4. A ceramic filter with a backwashing structure according to claim 3, characterized in that: The threaded rod (12) is threadedly connected to the threaded block (13), and a U-shaped frame (15) is installed at the top of the threaded block (13).
5. A ceramic filter with a backwashing structure according to claim 4, characterized in that: A power motor (16) is installed on the side wall of the U-shaped frame (15). A support shaft (17) is installed at the output end of the power motor (16). A through hole (24) is provided inside the U-shaped frame (15). The through hole (24) passes through the U-shaped frame (15). A first arm (18) is fitted on the surface of the support shaft (17).

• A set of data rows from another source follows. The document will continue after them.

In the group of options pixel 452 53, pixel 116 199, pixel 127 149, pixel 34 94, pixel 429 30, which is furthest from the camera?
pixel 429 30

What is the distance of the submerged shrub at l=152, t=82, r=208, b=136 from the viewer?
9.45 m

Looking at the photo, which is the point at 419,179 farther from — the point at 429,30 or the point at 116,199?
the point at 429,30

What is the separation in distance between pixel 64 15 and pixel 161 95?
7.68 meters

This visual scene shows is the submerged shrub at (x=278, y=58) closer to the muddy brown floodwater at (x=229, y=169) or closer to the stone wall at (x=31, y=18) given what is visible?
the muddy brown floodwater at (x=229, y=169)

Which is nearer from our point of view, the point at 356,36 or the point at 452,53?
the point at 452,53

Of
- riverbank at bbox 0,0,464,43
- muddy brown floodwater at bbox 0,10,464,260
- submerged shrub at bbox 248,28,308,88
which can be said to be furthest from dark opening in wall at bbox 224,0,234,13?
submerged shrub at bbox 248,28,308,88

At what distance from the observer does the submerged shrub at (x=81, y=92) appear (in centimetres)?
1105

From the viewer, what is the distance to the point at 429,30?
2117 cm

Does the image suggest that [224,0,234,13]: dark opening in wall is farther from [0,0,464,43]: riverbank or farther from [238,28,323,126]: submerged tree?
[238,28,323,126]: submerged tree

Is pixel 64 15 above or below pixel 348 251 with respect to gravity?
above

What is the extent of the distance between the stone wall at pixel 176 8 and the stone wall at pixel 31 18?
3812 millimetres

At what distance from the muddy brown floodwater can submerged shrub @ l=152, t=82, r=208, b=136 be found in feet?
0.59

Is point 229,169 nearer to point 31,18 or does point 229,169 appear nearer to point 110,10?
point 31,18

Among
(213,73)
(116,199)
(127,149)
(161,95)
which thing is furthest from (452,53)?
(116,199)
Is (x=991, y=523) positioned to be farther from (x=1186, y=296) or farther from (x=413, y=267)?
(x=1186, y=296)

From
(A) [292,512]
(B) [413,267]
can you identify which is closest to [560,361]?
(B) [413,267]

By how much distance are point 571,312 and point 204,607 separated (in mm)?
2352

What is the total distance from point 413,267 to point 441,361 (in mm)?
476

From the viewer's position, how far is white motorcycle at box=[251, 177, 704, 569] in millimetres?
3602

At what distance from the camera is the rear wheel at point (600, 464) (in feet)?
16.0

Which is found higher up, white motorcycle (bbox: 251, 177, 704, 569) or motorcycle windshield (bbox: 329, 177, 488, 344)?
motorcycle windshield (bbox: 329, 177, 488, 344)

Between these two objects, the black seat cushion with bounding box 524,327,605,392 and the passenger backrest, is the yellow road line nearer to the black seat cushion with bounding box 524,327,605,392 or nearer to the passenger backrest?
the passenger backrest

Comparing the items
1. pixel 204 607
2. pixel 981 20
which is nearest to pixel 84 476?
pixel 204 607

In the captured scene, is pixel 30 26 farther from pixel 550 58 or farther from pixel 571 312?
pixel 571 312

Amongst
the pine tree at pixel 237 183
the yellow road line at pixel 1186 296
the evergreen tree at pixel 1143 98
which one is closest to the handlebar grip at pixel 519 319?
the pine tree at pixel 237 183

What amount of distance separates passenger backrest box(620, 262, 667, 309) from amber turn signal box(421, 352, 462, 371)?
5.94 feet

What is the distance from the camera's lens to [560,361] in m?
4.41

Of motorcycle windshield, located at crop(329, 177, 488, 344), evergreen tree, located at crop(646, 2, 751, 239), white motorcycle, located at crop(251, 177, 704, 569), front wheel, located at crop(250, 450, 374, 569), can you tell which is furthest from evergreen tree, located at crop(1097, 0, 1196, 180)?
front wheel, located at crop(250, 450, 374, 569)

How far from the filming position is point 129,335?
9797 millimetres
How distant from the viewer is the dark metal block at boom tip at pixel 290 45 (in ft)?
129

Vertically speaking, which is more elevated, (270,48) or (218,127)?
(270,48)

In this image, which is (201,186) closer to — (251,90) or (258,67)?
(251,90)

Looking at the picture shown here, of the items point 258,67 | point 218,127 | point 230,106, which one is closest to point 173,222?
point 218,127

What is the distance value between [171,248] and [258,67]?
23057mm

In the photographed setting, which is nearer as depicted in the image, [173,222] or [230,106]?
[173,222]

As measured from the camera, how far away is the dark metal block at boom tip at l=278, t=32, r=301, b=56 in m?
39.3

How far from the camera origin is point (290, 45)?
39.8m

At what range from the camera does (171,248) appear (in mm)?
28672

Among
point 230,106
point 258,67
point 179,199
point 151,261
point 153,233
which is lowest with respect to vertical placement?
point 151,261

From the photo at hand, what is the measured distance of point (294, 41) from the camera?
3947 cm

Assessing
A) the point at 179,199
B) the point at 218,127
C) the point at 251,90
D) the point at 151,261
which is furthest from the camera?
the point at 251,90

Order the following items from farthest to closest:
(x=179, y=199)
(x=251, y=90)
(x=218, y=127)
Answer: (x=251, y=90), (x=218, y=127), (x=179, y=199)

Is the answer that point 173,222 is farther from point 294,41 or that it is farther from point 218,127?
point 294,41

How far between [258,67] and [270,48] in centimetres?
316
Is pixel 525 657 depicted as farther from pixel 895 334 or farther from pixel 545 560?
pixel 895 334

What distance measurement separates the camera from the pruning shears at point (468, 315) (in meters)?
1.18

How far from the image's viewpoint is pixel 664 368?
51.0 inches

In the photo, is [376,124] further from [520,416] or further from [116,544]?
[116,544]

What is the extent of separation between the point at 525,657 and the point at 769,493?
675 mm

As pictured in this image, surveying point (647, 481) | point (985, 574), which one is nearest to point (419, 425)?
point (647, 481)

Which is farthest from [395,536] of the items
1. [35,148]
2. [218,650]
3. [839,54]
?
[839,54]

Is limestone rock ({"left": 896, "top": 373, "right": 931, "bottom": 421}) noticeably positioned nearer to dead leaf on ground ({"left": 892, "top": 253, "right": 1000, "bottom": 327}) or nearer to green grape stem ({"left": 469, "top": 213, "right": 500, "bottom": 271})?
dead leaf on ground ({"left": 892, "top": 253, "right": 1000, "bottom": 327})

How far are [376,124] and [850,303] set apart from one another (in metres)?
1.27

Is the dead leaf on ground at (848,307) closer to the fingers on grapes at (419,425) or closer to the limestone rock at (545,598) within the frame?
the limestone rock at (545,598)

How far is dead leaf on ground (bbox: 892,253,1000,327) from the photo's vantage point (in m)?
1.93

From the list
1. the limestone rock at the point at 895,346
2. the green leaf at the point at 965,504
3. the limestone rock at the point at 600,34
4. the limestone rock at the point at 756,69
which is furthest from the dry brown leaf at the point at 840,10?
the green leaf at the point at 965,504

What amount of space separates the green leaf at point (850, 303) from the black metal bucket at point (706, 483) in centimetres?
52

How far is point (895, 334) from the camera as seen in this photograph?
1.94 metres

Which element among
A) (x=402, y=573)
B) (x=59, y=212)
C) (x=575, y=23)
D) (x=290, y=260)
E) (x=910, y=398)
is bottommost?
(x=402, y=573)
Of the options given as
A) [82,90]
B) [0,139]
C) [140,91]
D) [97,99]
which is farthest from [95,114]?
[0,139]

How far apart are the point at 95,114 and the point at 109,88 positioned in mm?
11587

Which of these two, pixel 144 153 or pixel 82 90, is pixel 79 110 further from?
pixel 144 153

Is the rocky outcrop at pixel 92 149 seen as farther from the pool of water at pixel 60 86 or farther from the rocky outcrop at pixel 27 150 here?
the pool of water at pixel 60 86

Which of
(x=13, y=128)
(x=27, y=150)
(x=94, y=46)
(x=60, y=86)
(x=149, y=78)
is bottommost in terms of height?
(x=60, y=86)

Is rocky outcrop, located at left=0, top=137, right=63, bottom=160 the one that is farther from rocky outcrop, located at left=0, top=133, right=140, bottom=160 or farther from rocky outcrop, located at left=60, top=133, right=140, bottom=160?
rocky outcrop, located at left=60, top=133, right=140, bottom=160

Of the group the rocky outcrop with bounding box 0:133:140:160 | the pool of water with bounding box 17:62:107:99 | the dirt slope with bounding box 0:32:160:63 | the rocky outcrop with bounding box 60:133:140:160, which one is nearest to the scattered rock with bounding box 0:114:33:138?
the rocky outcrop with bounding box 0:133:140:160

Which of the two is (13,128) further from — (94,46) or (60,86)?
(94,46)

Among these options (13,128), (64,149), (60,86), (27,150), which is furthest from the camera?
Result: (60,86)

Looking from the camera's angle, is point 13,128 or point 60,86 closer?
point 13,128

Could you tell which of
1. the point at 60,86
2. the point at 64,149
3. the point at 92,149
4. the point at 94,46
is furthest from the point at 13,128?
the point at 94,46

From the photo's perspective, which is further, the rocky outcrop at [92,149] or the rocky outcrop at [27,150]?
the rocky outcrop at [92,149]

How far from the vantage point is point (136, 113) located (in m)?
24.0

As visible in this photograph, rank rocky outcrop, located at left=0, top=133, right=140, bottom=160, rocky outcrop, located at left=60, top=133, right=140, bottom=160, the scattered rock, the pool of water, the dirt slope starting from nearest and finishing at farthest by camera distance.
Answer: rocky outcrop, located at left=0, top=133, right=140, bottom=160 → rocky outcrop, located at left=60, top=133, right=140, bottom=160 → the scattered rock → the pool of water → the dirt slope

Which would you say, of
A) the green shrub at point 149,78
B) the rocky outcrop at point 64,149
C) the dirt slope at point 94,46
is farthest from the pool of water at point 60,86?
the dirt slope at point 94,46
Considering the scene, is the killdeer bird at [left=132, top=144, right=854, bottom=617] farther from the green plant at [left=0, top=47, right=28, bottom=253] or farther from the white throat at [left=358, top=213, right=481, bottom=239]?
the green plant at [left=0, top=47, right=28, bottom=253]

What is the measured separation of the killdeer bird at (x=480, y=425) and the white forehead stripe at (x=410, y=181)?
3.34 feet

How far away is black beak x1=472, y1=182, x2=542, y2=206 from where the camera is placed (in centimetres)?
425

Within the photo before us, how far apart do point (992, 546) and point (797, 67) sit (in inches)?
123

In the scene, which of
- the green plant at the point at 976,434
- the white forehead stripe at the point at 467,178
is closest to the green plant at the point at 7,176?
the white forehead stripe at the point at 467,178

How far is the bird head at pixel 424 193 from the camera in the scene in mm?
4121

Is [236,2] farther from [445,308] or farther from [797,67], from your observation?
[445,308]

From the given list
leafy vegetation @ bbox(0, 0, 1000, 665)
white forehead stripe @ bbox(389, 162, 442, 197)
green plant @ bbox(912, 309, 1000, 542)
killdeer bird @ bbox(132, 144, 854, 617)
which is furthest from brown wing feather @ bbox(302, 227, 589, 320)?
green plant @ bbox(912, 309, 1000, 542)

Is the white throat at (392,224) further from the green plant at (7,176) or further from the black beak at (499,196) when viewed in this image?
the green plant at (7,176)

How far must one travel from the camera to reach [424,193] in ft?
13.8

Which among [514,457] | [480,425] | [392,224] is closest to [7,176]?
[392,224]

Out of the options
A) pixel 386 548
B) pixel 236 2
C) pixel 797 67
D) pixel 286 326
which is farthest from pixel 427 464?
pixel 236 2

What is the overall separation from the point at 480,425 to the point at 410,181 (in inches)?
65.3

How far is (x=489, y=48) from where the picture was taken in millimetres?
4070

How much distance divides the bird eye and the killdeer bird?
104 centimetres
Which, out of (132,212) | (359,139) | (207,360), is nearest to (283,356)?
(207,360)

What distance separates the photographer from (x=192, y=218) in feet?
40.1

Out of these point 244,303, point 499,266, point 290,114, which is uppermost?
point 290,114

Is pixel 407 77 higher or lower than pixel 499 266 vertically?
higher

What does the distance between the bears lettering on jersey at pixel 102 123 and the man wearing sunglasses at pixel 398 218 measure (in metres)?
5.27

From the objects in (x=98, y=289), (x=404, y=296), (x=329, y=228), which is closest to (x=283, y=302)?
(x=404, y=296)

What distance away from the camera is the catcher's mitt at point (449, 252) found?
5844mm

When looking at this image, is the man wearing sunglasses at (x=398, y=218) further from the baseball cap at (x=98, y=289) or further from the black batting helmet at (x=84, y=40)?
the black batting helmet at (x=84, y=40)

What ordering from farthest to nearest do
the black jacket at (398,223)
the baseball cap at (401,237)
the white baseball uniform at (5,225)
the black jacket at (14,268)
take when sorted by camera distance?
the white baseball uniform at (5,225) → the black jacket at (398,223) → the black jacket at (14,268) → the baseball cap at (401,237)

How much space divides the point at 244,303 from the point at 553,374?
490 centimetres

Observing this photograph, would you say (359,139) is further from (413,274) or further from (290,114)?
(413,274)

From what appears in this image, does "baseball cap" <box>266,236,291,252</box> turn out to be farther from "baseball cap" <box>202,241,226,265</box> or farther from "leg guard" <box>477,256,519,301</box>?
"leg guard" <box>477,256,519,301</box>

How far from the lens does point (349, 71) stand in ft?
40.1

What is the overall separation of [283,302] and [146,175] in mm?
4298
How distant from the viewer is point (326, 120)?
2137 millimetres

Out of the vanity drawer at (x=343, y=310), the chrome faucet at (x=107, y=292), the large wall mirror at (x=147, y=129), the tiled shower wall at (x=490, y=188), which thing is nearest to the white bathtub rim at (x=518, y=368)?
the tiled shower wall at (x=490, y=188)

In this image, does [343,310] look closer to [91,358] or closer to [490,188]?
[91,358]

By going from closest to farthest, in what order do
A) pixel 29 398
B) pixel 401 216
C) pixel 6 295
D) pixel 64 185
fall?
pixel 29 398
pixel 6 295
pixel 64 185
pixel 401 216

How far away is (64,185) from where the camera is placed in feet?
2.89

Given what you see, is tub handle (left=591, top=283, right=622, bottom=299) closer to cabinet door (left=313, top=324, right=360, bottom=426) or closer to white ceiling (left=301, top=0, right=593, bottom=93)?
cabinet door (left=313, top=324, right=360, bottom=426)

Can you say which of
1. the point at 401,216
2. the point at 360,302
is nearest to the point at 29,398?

6. A ceramic filter with a backwashing structure according to claim 5, characterized in that: A rotating shaft (19) is movably mounted on the side of the first arm (18) away from the support shaft (17). A second arm (20) is movably mounted on the side of the rotating shaft (19) away from the first arm (18). A movable shaft (21) is movably mounted on the side of the second arm (20) away from the rotating shaft (19). A movable plate (22) is provided on the outside of the U-shaped frame (15), and two sets of limiting rods (23) are installed between the two sets of U-shaped frames (15).
7. A ceramic filter with a backwashing structure according to claim 6, characterized in that: The movable plate (22) is movably connected to the movable shaft (21), the movable plate (22) is slidably connected to the limiting rod (23), the second arm (20) is movably connected to the movable plate (22) through the movable shaft (21), and a variable frequency motor (25) is installed on the side wall of the movable plate (22).
8. A ceramic filter with a backwashing structure according to claim 7, characterized in that: The output end of the variable frequency motor (25) is equipped with a first shaft (26), and a U-shaped plate (14) is installed on the side of the first shaft (26) away from the variable frequency motor (25).